Intraossäre Zugänge – wenn Sekunden über Leben und Tod entscheiden

Intraossäre Zugänge – wenn Sekunden über Leben und Tod entscheiden
In der modernen Notfallmedizin zählt jede Sekunde. Besonders bei kritisch kranken oder verletzten Patienten ist der schnelle Zugang zum Kreislauf entscheidend, um Infusionen oder Medikamente verabreichen zu können. Doch ein venöser Zugang (i.v.) ist nicht immer möglich – kollabierte Venen, Schockzustände oder schwierige anatomische Bedingungen können die Punktion erheblich erschweren oder unmöglich machen. Hier kommt der intraossäre Zugang (IO) ins Spiel. Er gilt heute als eine der zuverlässigsten Methoden, wenn es schnell gehen muss und ein i.v.-Zugang nicht gelingt.

Was ist ein intraossärer Zugang?
Beim intraossären Zugang wird über eine spezielle Nadel direkt das Knochenmark punktiert. Das Knochenmark ist reich durchblutet, sodass Infusionen, Blutprodukte und Medikamente unmittelbar in den zentralen Kreislauf gelangen. Der Effekt ist nahezu identisch mit einem intravenösen Zugang – mit dem Unterschied, dass die Punktion deutlich schneller und mit höherer Erfolgsquote erfolgen kann, wenn Venen nicht zugänglich sind.

Vorteile des IO-Zugangs
Die intraossäre Punktion bietet zahlreiche Vorteile, die sie zu einem unverzichtbaren Werkzeug in der Notfallversorgung machen:
  • Schnelligkeit: Anlage in Sekunden – oft in weniger als einer Minute.
  • Hohe Erfolgsquote: Selbst bei Schockpatienten oder kollabierten Venen gelingt die Punktion zuverlässig.
  • Breite Anwendbarkeit: Von Neugeborenen bis zu Erwachsenen, in Rettungsdienst, Klinik, Militär oder Katastrophenschutz.
  • Zuverlässigkeit: Medikamente und Flüssigkeiten erreichen das Kreislaufsystem ebenso effektiv wie über einen venösen Zugang. 
  • Lebensrettend: Gerade in Reanimationssituationen kann ein sofortiger Zugang entscheidend sein.

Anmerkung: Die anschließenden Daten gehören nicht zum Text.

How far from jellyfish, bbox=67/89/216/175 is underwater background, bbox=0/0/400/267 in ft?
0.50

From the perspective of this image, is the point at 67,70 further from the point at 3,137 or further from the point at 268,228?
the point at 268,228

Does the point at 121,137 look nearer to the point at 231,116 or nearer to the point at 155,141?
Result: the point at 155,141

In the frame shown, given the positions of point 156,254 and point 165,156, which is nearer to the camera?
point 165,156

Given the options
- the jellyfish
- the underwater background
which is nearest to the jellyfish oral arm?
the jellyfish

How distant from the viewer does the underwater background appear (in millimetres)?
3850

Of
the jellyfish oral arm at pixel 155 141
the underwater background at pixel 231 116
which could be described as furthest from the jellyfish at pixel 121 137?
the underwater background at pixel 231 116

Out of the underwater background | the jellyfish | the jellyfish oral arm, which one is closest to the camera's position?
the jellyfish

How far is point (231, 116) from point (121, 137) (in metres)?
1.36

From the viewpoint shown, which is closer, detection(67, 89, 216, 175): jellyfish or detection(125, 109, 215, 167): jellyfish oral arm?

Intraossäre Zugänge im Rettungsdienst
Im Rettungsdienst ist der IO-Zugang heute fest in den Algorithmen verankert. Ob bei Reanimationen, Schockpatienten oder Kindern – der schnelle Zugang über das Knochenmark ermöglicht die sofortige Gabe von Notfallmedikamenten wie Adrenalin oder Analgetika. Besonders im präklinischen Umfeld, wo die Bedingungen oft schwierig sind, bietet die IO-Punktion eine enorme Zeitersparnis und Sicherheit. Für Rettungsteams bedeutet das: weniger Zeitverlust bei schwierigen i.v.-Zugängen und mehr Fokus auf die lebensrettenden Maßnahmen.

Intraossäre Zugänge im taktischen und militärischen Bereich
Auch in taktischen Einsätzen, bei Spezialkräften oder im militärischen Umfeld ist der intraossäre Zugang unverzichtbar. Verletzte sind hier oft schwer traumatisiert, massiv blutend oder unterkühlt – Bedingungen, bei denen Venen kollabieren und i.v.-Zugänge kaum möglich sind.

Der IO-Zugang bietet unter solchen Umständen entscheidende Vorteile:
  • Robustheit: Auch unter extremen Bedingungen zuverlässig anwendbar.
  • Schnelligkeit: Punktionsstellen wie Tibia oder Humerus lassen sich rasch erreichen.
  • Unabhängigkeit: Systeme wie das SAM IO® funktionieren ohne Batterien oder externe Energiequellen – ein klarer Vorteil in Einsätzen fernab moderner Infrastruktur.

Damit hat sich die intraossäre Punktion weltweit als Standardverfahren in taktischen Lagen etabliert.

Das SAM IO® Intraossäre Zugangssystem
Das SAM IO® ist ein modernes, halbautomatisches IO-System, das ganz ohne Elektronik und Batterien auskommt. Der rein mechanische Auslösemechanismus macht es robust, wartungsfrei und jederzeit einsatzbereit – eine wichtige Eigenschaft in Rettungsdienst, Klinik und taktischen Szenarien.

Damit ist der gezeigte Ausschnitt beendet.